Step 5: all sample values under feature number corresponding to every chromosome in+1 iterative process of kth in S are calculated Label constitute the corresponding weight vector of classification marker vector, by n-th ' chromosome institute in+1 iterative process of kth in S The corresponding weight vector of classification marker vector that the label of all sample values under corresponding feature number is constituted is denoted as Then k=k+ is enabled 1, it returns again to step 2 and continues to execute；Wherein,It is corresponding to indicateIn the 1st label, n-th Label, n-th mark, and "=" in k=k+1 is assignment.

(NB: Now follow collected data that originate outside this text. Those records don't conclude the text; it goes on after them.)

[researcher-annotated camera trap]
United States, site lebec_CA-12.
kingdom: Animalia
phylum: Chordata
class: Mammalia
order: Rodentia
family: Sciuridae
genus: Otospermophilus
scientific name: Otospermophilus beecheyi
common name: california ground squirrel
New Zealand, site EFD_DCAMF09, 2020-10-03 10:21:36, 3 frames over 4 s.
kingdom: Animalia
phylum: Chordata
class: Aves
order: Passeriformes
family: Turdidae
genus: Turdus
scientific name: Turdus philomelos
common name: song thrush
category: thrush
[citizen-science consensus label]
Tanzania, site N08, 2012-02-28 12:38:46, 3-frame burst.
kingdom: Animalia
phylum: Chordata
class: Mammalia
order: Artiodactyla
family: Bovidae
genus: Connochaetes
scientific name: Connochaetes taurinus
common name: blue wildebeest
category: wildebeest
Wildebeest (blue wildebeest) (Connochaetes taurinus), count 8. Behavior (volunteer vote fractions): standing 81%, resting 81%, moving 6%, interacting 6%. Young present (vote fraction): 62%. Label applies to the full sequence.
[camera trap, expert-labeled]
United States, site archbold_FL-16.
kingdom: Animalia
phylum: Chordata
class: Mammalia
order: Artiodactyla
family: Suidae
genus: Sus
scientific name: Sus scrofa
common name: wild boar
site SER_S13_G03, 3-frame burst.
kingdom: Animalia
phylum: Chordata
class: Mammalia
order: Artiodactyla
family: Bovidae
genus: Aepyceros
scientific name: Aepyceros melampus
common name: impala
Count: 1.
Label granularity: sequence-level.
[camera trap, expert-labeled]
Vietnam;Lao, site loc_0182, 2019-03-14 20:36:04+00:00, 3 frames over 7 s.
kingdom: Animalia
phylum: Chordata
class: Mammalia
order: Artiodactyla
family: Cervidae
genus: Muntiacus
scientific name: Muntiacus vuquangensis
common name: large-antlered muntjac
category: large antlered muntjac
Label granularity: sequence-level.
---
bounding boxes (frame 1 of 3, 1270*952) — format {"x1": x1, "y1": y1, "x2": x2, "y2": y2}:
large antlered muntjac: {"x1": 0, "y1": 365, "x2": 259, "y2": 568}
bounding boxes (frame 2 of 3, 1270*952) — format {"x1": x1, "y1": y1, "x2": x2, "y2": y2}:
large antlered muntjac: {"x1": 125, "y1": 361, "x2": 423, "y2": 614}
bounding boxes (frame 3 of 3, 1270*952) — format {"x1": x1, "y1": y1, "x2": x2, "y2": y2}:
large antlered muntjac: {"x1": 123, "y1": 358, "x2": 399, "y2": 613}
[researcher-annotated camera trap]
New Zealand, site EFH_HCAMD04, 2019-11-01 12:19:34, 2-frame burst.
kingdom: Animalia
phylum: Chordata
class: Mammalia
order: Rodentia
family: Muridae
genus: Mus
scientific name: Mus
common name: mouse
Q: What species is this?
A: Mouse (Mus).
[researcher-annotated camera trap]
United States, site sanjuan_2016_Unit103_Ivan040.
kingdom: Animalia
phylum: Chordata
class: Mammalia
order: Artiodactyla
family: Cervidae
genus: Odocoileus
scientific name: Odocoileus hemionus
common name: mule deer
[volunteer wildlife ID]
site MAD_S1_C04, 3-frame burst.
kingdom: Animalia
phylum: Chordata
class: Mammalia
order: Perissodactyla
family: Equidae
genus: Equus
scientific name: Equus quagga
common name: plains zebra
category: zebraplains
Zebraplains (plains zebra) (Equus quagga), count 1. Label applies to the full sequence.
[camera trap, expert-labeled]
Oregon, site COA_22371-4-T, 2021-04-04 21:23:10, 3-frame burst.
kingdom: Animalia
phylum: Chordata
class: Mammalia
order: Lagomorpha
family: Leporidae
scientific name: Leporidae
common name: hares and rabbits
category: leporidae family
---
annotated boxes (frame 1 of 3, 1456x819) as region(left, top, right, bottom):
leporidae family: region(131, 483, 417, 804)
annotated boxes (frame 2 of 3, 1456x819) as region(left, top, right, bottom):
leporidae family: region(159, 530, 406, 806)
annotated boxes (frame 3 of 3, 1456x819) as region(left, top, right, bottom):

2. a kind of dual threshold AdaBoost classification method according to claim 1, it is characterised in that the step 2_4 In, to S_newIn remaining N'-1 chromosome carry out intersect recombination detailed process are as follows:

Step 2_4b: the rear M'- ζ gene of the preceding ζ gene of wherein item chromosome and another item chromosome is formed one New chromosome；To the remaining rear M'- ζ gene of wherein item chromosome and the remaining preceding ζ genome of another item chromosome At another new chromosome；Wherein, ζ is the positive integer being randomly generated, ζ ∈ [1, M')；

Step 2_4c: two new chromosomes are replaced to two chromosomes of selection；

3. a kind of dual threshold AdaBoost classification method according to claim 1 or 2, it is characterised in that the step 2_ In 5, at random in every selected chromosomeThe detailed process that a gene is changed are as follows: for the base chosen The value of the gene is changed into 1 if the value of the gene is 0 by cause；If the value of the gene is 1, the value of the gene is changed into 0。